Thank-you all for reading and commenting on my poem. Robbie, sorry if I insinuate that we are a bunch of "flakes". I was trying to come up with a title for the poem, and that is what I ended up with. The pic is not mine, but something I found on the web. It does look very familiar to my home.And Ned, thanks for reading and commenting, but my one question to you is; what do you mean by this:





> does the creation need that much detail?


----------



## Nellie (Dec 16, 2015)

Thank-you all for reading and commenting on my poem. Robbie, sorry if I insinuate that we are a bunch of "flakes". I was trying to come up with a title for the poem, and that is what I ended up with. The pic is not mine, but something I found on the web. It does look very familiar to my home.

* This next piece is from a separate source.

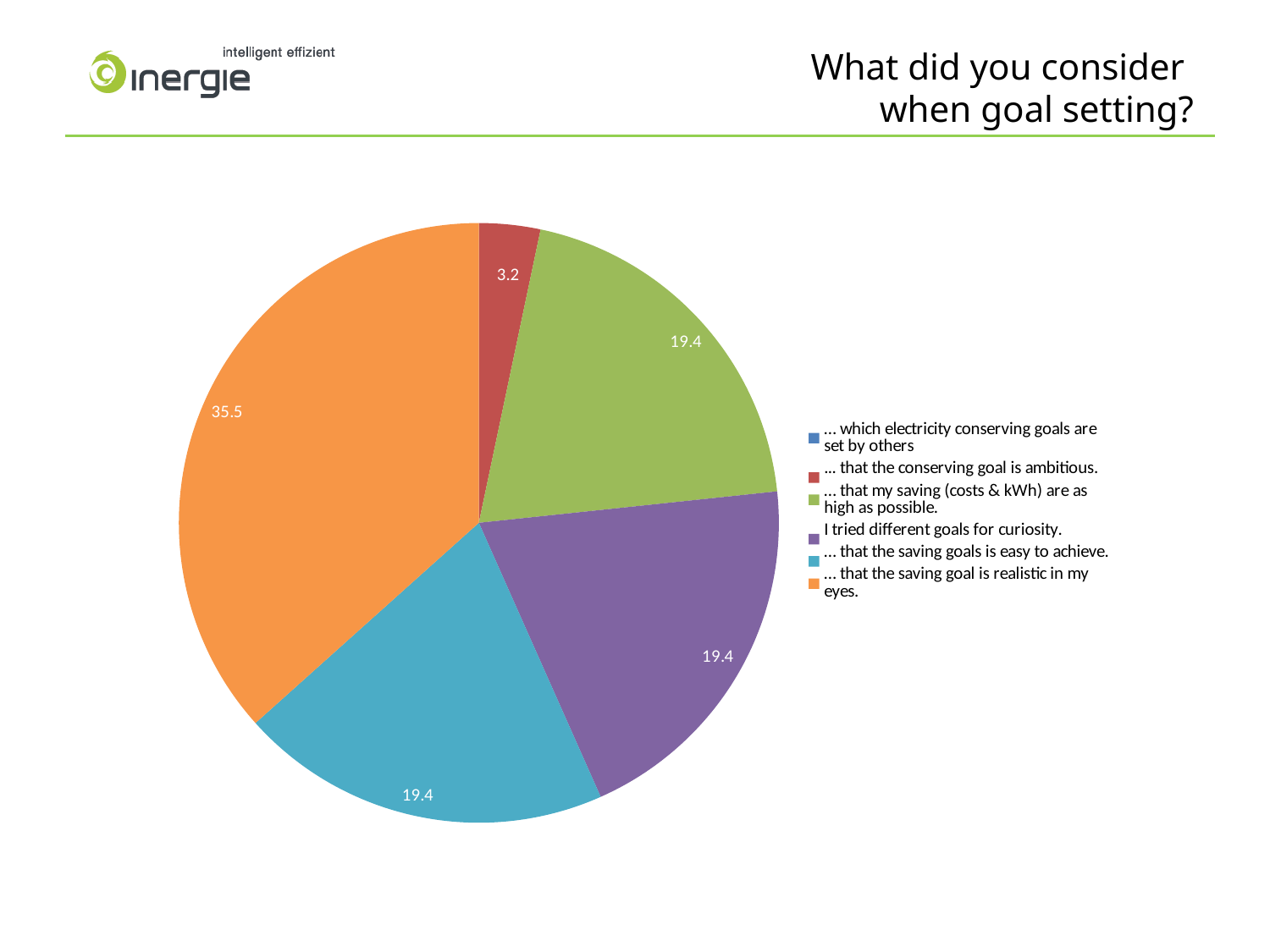
What is the value of the slice for "... that my saving (costs & kWh) are as high as possible."? 19.4 What is the value of the slice for "... that the saving goals is easy to achieve."? 19.4 What kind of chart is shown on the slide? pie chart How many entries does the legend list? 6 What is the title of the slide containing the chart? What did you consider when goal setting? Which category has the largest slice of the pie? ... that the saving goal is realistic in my eyes. What is the difference between the value for "... that the saving goal is realistic in my eyes." and the value for "... that the conserving goal is ambitious."? 32.3 What is the value of the slice for "I tried different goals for curiosity."? 19.4 Which is larger: the slice for "... that the saving goal is realistic in my eyes." or the slice for "... that the saving goals is easy to achieve."? ... that the saving goal is realistic in my eyes. What is the value of the slice for "... that the conserving goal is ambitious."? 3.2 What is the value of the slice for "... that the saving goal is realistic in my eyes."? 35.5 Which labelled slice of the pie is the smallest? ... that the conserving goal is ambitious.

And Ned, thanks for reading and commenting, but my one question to you is; what do you mean by this:


> does the creation need that much detail?


----------



## Kevin (Dec 16, 2015)

The title seems totally appropriate. Flakes could be anything from cereal to stone (or slang pejorative) but the poem clarifies immediately, and besides: snowflakes are the most numerous in our world  and everyone knows...majority rules 
I assume ned's speculation is as to why the 'extra' work of making each unique.


----------



## ned (Dec 16, 2015)

a rhetorical question, on the wonder of it all, because whichever way you look at it, the answer is 'yes'.


----------



## MamaStrong (Dec 16, 2015)

I read 'Flakes' as the title and thought immediately of fake people... However, I think the poem was very creativly written. We all could be flakes to other people, because we are all different. Great Job!


----------



## Nellie (Dec 16, 2015)

MamaStrong said:


> I read 'Flakes' as the title and thought immediately of fake people... However, I think the poem was very creativly written. We all could be flakes to other people, because we are all different. Great Job!



I can see why that thought came to mind. At times, we all may come across a bit "flaky" to others. But that is what makes the world interesting. Thanks for commenting.


----------



## Bard_Daniel (Dec 17, 2015)

Hi Nellie!

I liked this. It was very gently put. Good work!


----------



## escorial (Dec 18, 2015)

like the first stanza with all the words ending in es.....the rest was cool to


----------